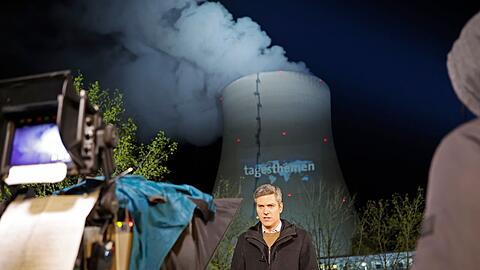 Moderator Ingo Zamperoni steht auf einem Balkon vor dem Kühlturm des AKW.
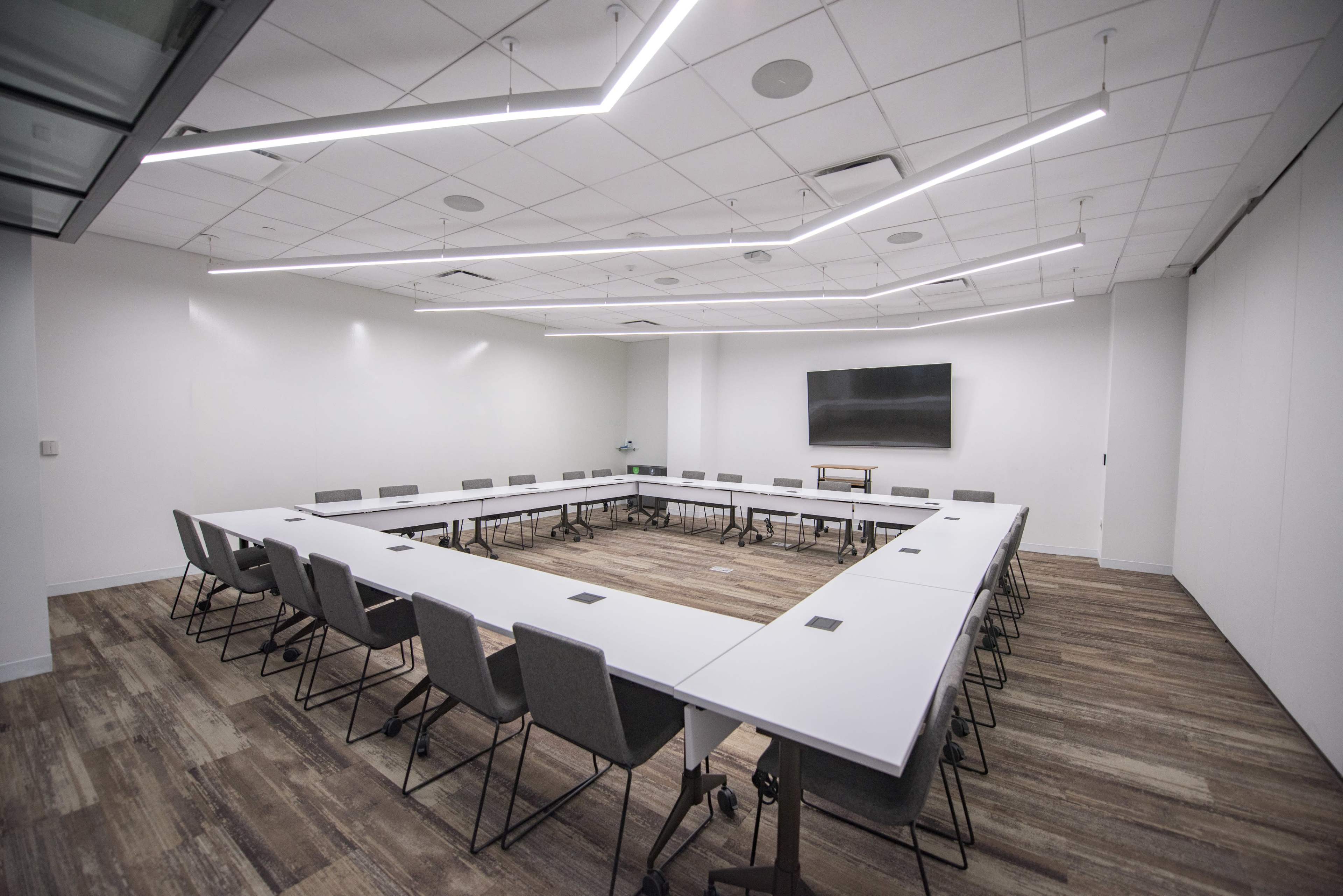 A large, modern conference room features a rectangular arrangement of white tables and gray chairs surrounding a central open space, with a television mounted on the wall.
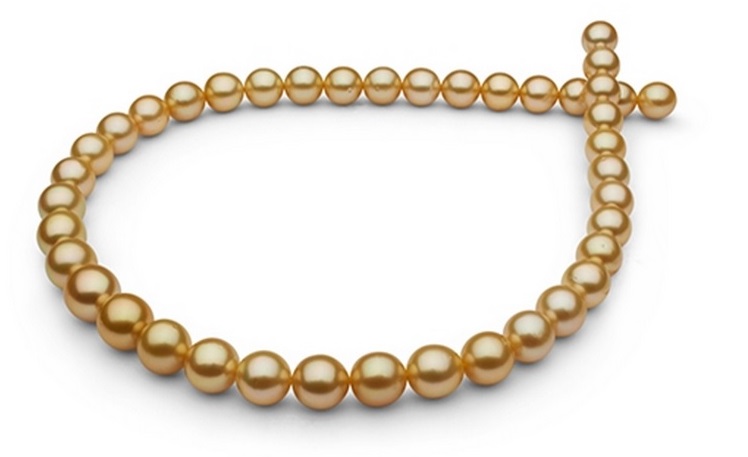Pearl Paradise glamor shot -  Eighteen inches of 22 kt deep golden color with green overtones, drop shape, 9-11mm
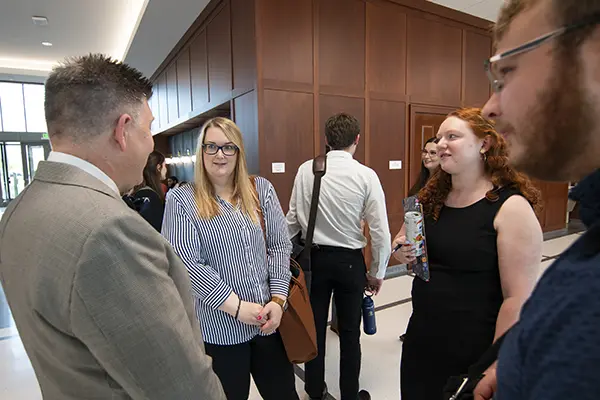 A group of students talk with a law professor.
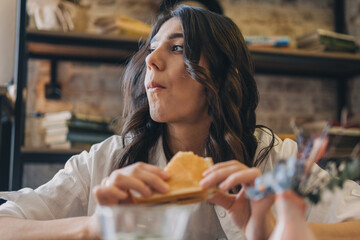 Portrait of a young attractive dark-haired woman eating a sandwich in a cafe.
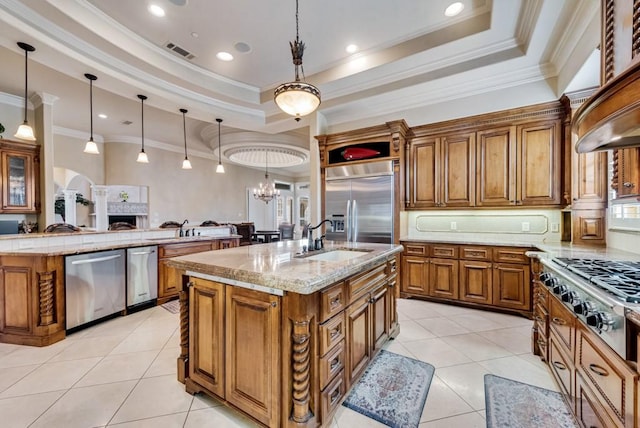 1751 Bison Meadow Ln, Heath, TX 75032 - kitchen with appliances with stainless steel finishes, an island with sink, a sink, a tray ceiling, and brown cabinetry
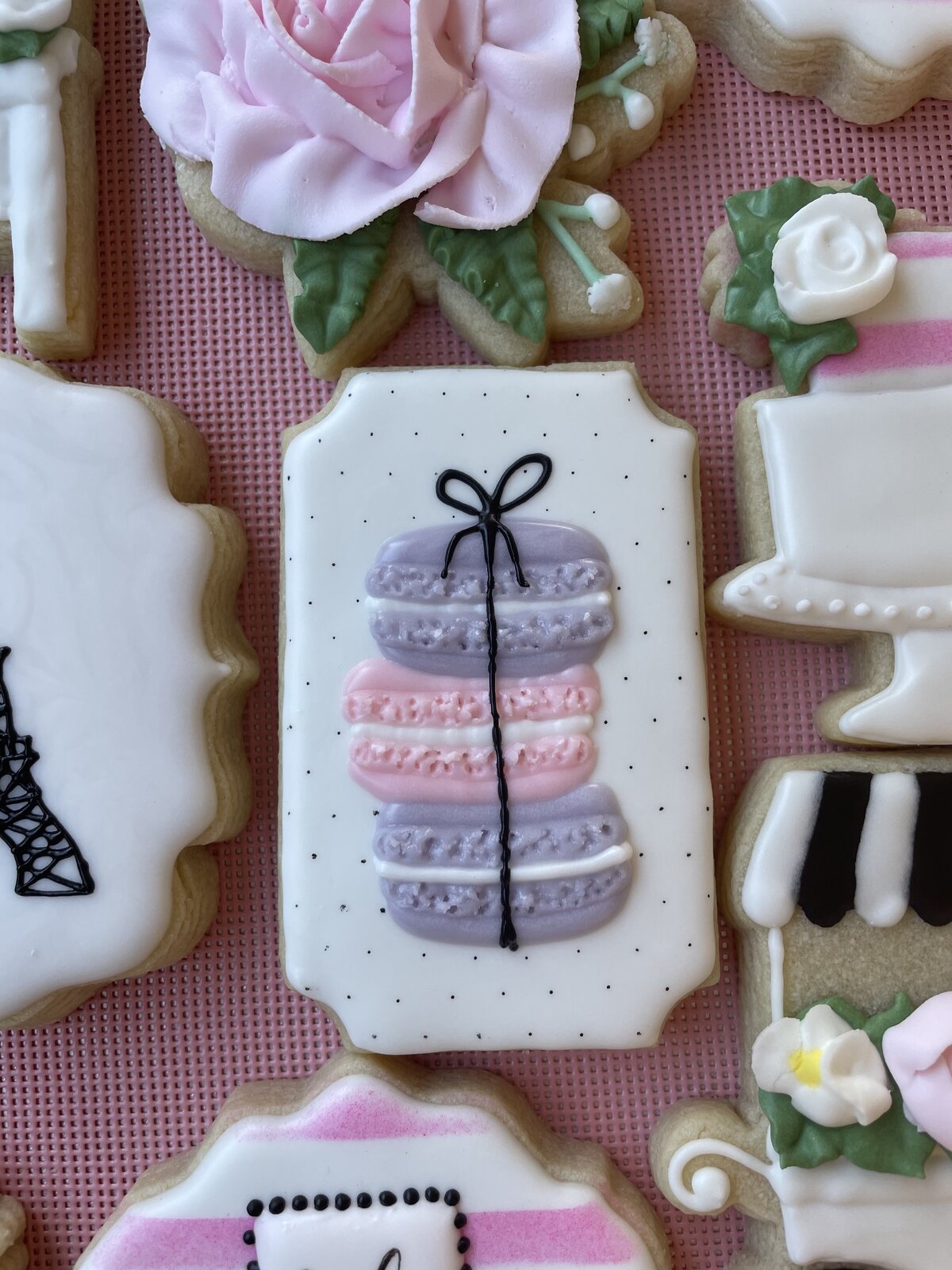 Custom-designed girly sugar cookies with intricate icing details, perfect for birthdays, made in Gilbert.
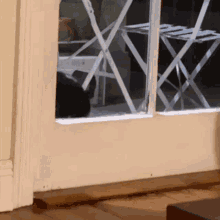 a black cat is looking out of a sliding glass door .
§
» **Required work**
When you transcribe the entries above, keep every word exact and leave out the pictures.

» **Output for this exercise**
 Moderator Ingo Zamperoni steht auf einem Balkon vor dem Kühlturm des AKW.
 A large, modern conference room features a rectangular arrangement of white tables and gray chairs surrounding a central open space, with a television mounted on the wall.
Pearl Paradise glamor shot -  Eighteen inches of 22 kt deep golden color with green overtones, drop shape, 9-11mm
 A group of students talk with a law professor.
 Portrait of a young attractive dark-haired woman eating a sandwich in a cafe.
 1751 Bison Meadow Ln, Heath, TX 75032 - kitchen with appliances with stainless steel finishes, an island with sink, a sink, a tray ceiling, and brown cabinetry
 Custom-designed girly sugar cookies with intricate icing details, perfect for birthdays, made in Gilbert.
 a black cat is looking out of a sliding glass door .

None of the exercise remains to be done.